What are our conclusions in respect to socio-economic factors which have borne and are bearing upon the growth and development of the Bible Fellowship Church?


-We have a history which began with location in the lower levels of society.

-We are presently moving into higher stratifications of society.

-Our development has shown that we are following the same general pattern of church life that has been typical of many other groups.

            -property less to property owing

            -economic poverty to economic wealth

            -cultural periphery to cultural center

            -emphasis on evangelism and conversion to emphasis on religious education

-stress on the future world to primary interest in the future of this world

            -fervor to restraint

-large numbers of special religious services to a program of regular services at stated intervals

            -more formal hymnody

-from reliance on spontaneous leading of the "Spirit" in services and administration to fixed order of worship and administrative procedure.

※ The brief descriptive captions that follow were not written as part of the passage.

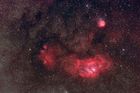 Trifid a Laguna dominují astronomickému snímku července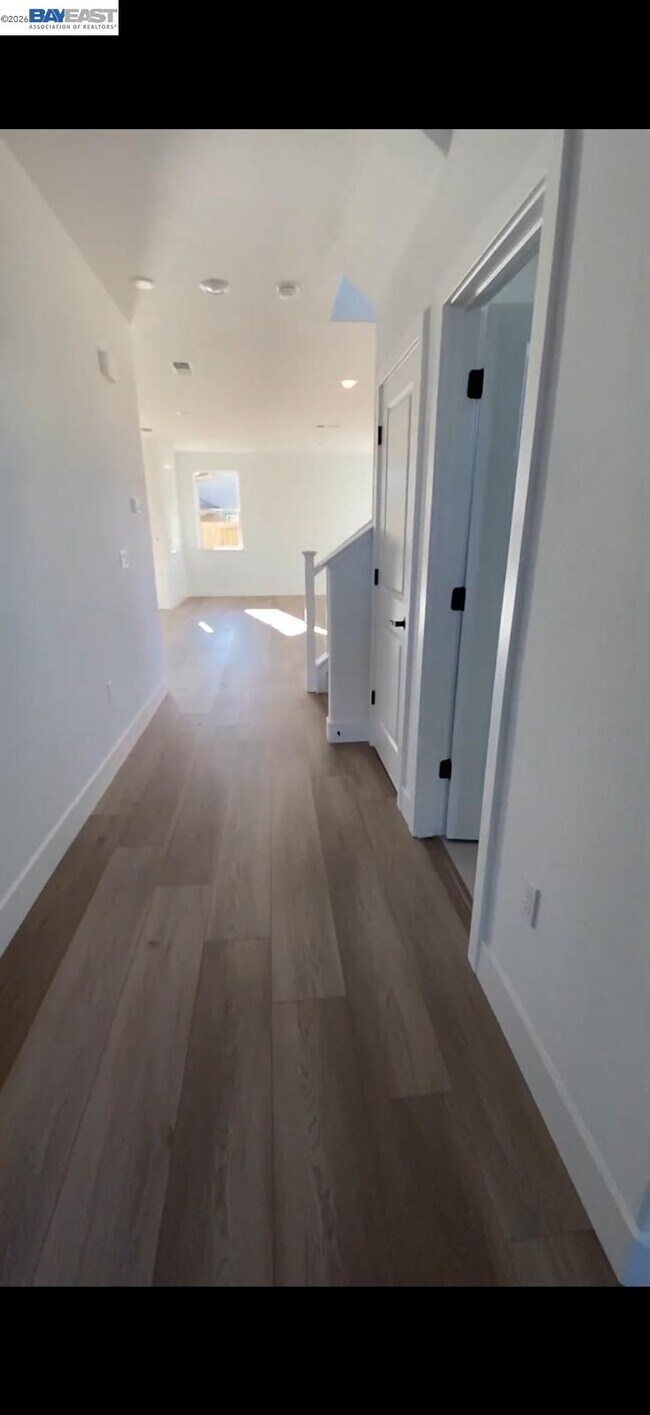 Foto del edificio - 1509 Adelsheim Ave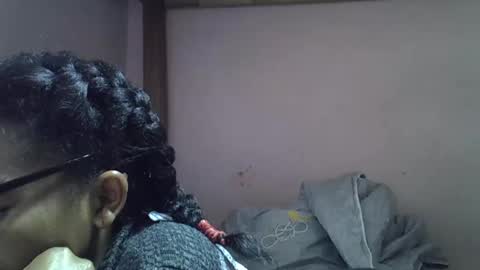 gasielah online show from 03-11-25, 06:19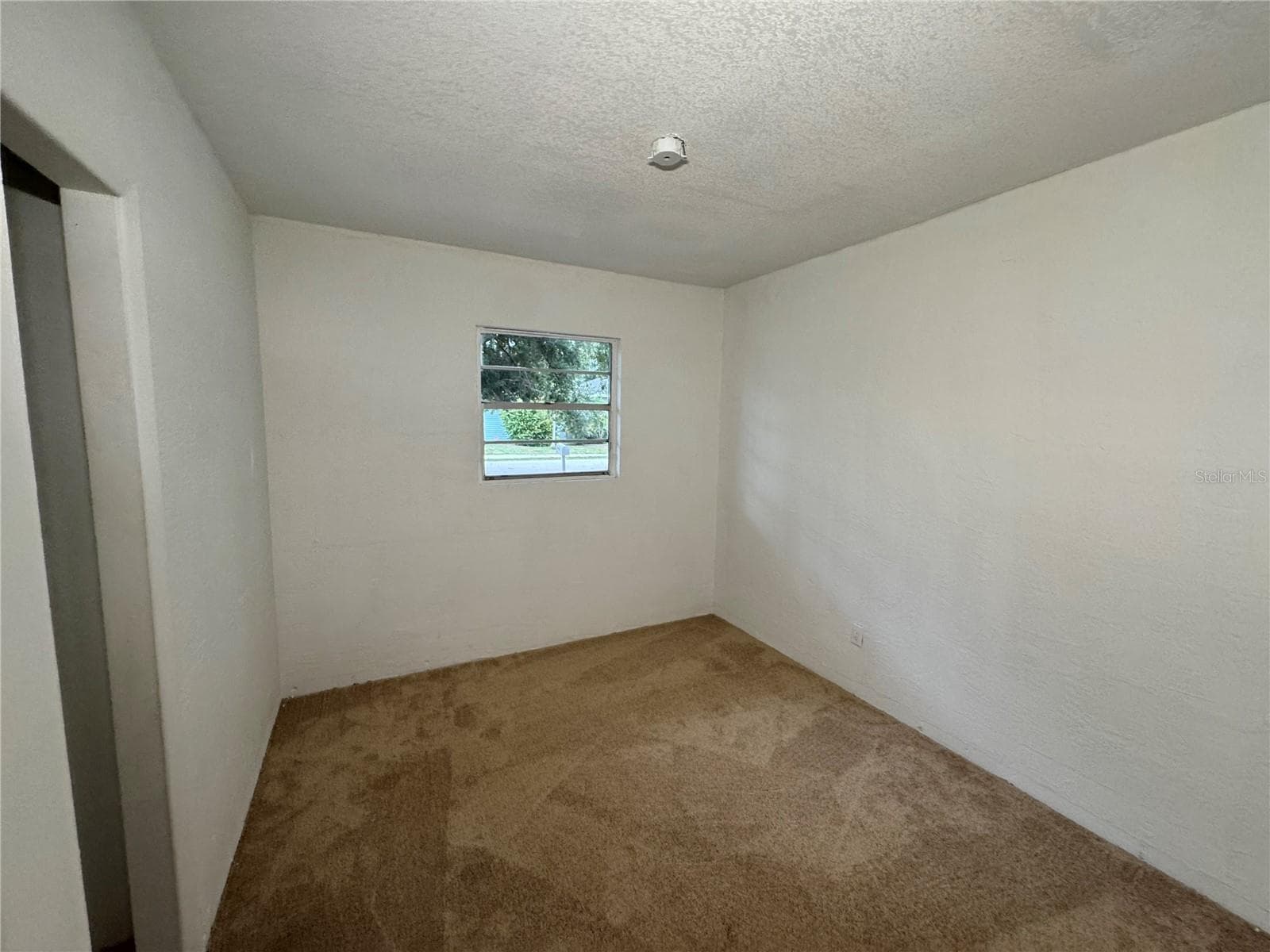 521 SHOWALTER AVENUE — photo 5 of 7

It is not difficult to see from the foregoing list of developmental patterns in religious groups that our own history has been very typical. According to the social sciences the end result of this process is irrelevance and death. The question that comes to us as a body of churches is whether these bleak prophecies must indeed become true of us. It seems to me that the great danger of becoming institutional and solidly structured rests in the growing temptation to rely on and honor structure beyond its rightful place. The natural reaction to discovering that there is danger in structure would be to withdraw from the present and attempt a return to the charismatic stage of development. As we ponder the possibility of going back to the "good old days" we find that such a course would be neither wise nor practical. The uniqueness which the cultic person feels about himself is only valid so long as he can hold this idea in "good faith." From a practical point of view we must recognize that we are serving a different people today than we were serving at the time of charismatic development. What is the answer to our dilemma? We are called to be authentic in the churchly phase of development. Just because the next step in the developmental pattern is one of stagnation, is no reason for us to pull back from our present responsibilities. The life that we as individual believers have been called to live is a life of constant danger, living in constant attack from the world, the flesh, and the devil. The answer to the individual is the same answer that we must give to the church. We must be willing to live an exposed life, danger on every hand and yet a constant dependence on the Holy Spirit of God to guide and direct our individual lives and the life of our Church. Shall we proceed with the thought of the great dangers as the central thought on our minds, or, shall we go forward with the thought that we serve a great God who is able to deliver us from the snares of the devil. Let us risk all for Christ, let us take the unchanging message and relate it to our given situations in our churches and communities. May God help us to be able to see the dangers, but beyond that, may we be empowered to rise above them and see the glory of God fulfilled in our churches through a compassionate, responsible and balanced ministry of the Word.